Download or read book Early Modern Theatre and the Figure of Disability written by Genevieve Love and published by Bloomsbury Publishing. This book was released on 2018-10-18 with total page 215 pages. Available in PDF, EPUB and Kindle. Book excerpt: What work did physically disabled characters do for the early modern theatre? Through a consideration of a range of plays, including Doctor Faustus and Richard III, Genevieve Love argues that the figure of the physically disabled prosthetic body in early modern English theatre mediates a set of related 'likeness problems' that structure the theatrical, textual, and critical lives of the plays of Shakespeare and his contemporaries. The figure of disability stands for the relationship between actor and character: prosthetic disabled characters with names such as Cripple and Stump capture the simultaneous presence of thefictional and the material, embodied world of the theatre. When the figure of the disabled body exits the stage, it also mediates a second problem of likeness, between plays in their performed and textual forms. While supposedly imperfect textual versions of plays have been characterized as 'lame', the dynamic movement of prosthetic disabled characters in the theatre expands the figural role which disability performs in the relationship between plays on the stage and on the page. Early Modern Theatre and the Figure of Disability reveals how attention to physical disability enriches our understanding of early modern ideas about how theatre works, while illuminating in turn how theatre offers a reframing of disability as metaphor.

Book Law as Performance

Download or read book Law as Performance written by Julie Stone Peters and published by Oxford University Press. This book was released on 2022 with total page 367 pages. Available in PDF, EPUB and Kindle. Book excerpt: Tirades against legal theatrics are nearly as old as law itself, and yet so is the age-old claim that law must not merely be done: it must be "seen to be done." Law as Performance traces the history of legal performance and spectatorship through the early modern period. Viewing law as the product not merely of edicts or doctrines but of expressive action, it investigates the performances that literally created law: in civic arenas, courtrooms, judges' chambers, marketplaces, scaffolds, and streets. It examines the legal codes, learned treatises, trial reports, lawyers' manuals, execution narratives, rhetoric books, images (and more) that confronted these performances, praising their virtues or denouncing their evils. In so doing, it recovers a long, rich, and largely overlooked tradition of jurisprudential thought about law as a performance practice. This tradition not only generated an elaborate poetics and politics of legal performance. It provided western jurisprudence with a set of constitutive norms that, in working to distinguish law from theatrics, defined the very nature of law. In the crucial opposition between law and theatre, law stood for cool deliberation, by-the-book rules, and sovereign discipline. Theatre stood for deceptive artifice, entertainment, histrionics, melodrama. And yet legal performance, even at its most theatrical, also appeared fundamental to law's realization: a central mechanism for shaping legal subjects, key to persuasion, essential to deterrence, indispensable to law's power, --as it still does today.

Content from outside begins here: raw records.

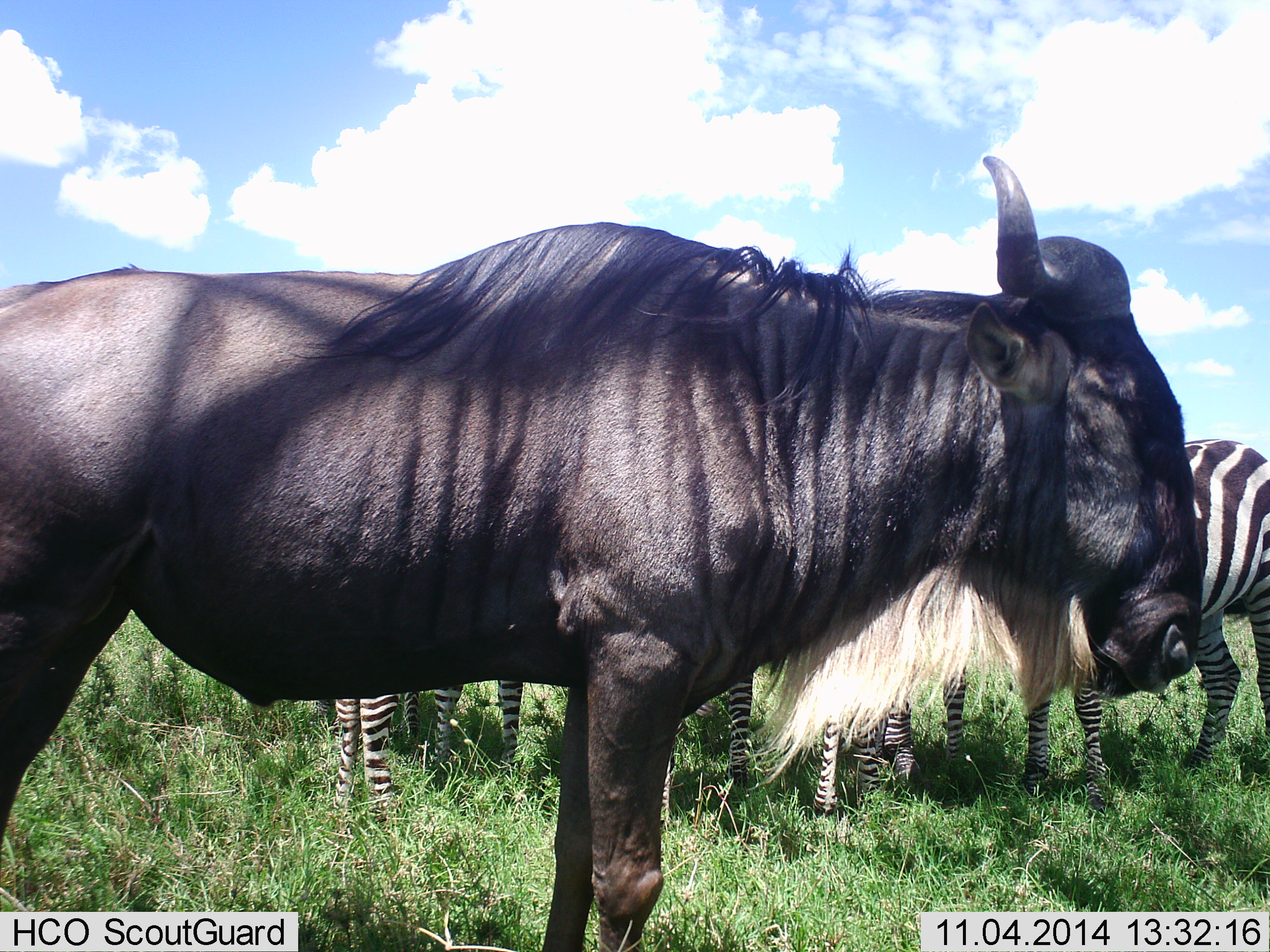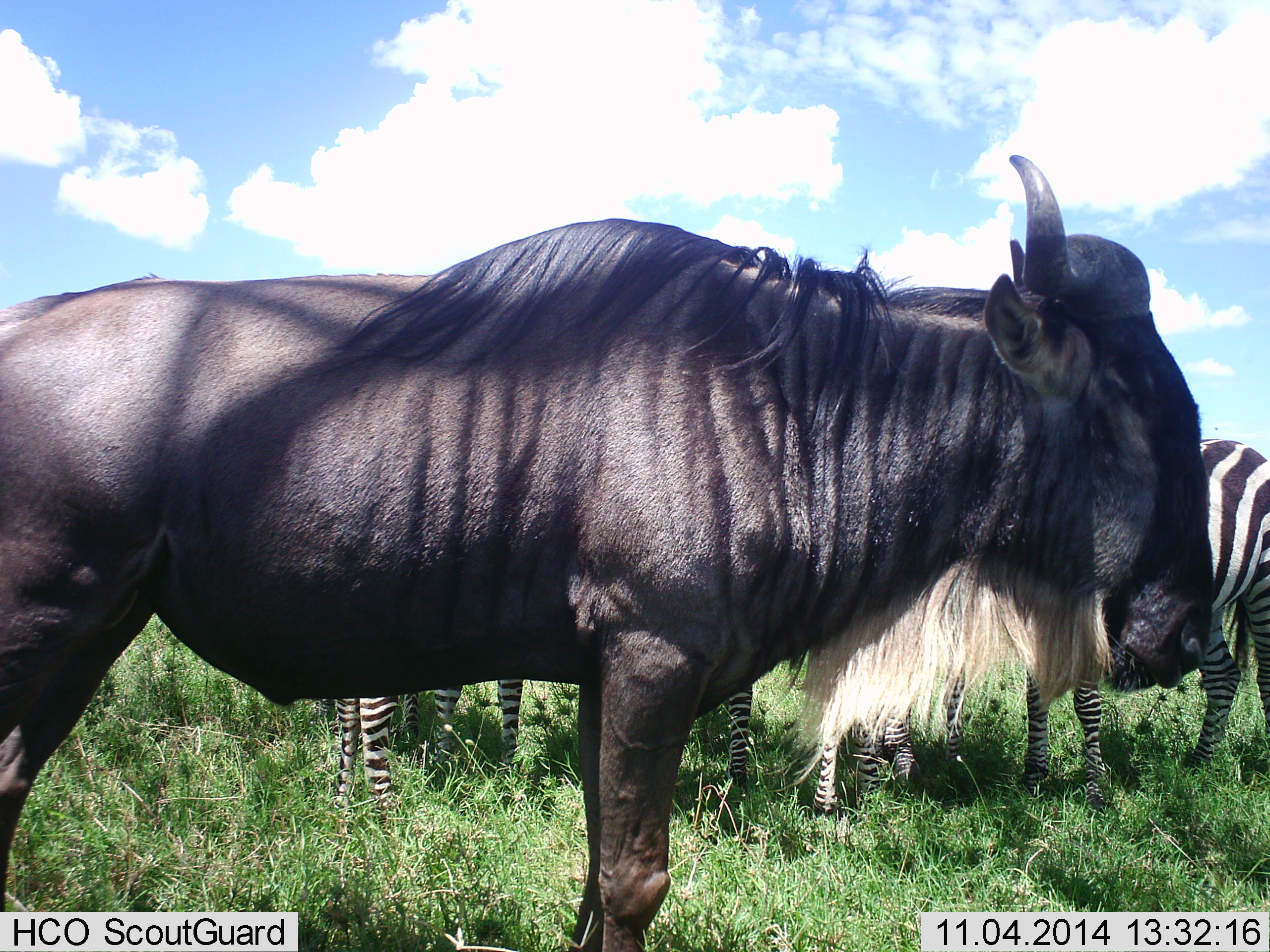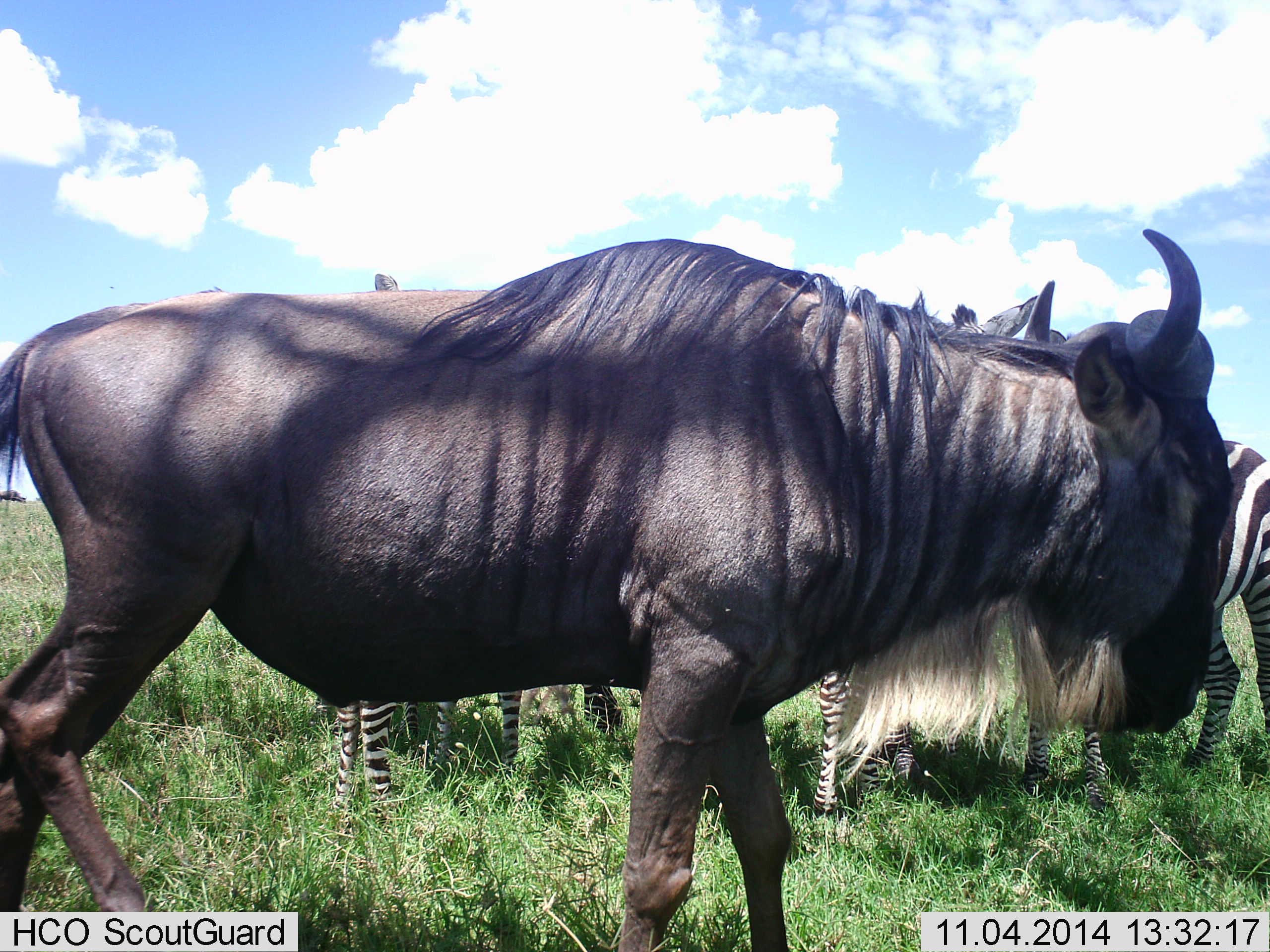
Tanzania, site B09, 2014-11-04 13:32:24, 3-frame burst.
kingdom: Animalia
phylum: Chordata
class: Mammalia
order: Artiodactyla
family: Bovidae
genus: Connochaetes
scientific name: Connochaetes taurinus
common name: blue wildebeest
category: wildebeest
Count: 1.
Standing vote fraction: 60%.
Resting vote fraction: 0%.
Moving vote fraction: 40%.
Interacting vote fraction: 0%.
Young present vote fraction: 0%.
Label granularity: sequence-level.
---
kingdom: Animalia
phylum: Chordata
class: Mammalia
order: Perissodactyla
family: Equidae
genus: Equus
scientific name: Equus quagga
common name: plains zebra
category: zebra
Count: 4.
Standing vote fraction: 100%.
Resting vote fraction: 0%.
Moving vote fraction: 0%.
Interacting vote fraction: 0%.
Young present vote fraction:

Book The Culture of Capital

Download or read book The Culture of Capital written by Henry Turner and published by Routledge. This book was released on 2014-04-08 with total page 324 pages. Available in PDF, EPUB and Kindle. Book excerpt: Leading literary critics and historians reassess one of the defining features of early modern England -the idea of "capital." The collection reevaluates the different aspects of the concept amidst the profound changes of the period.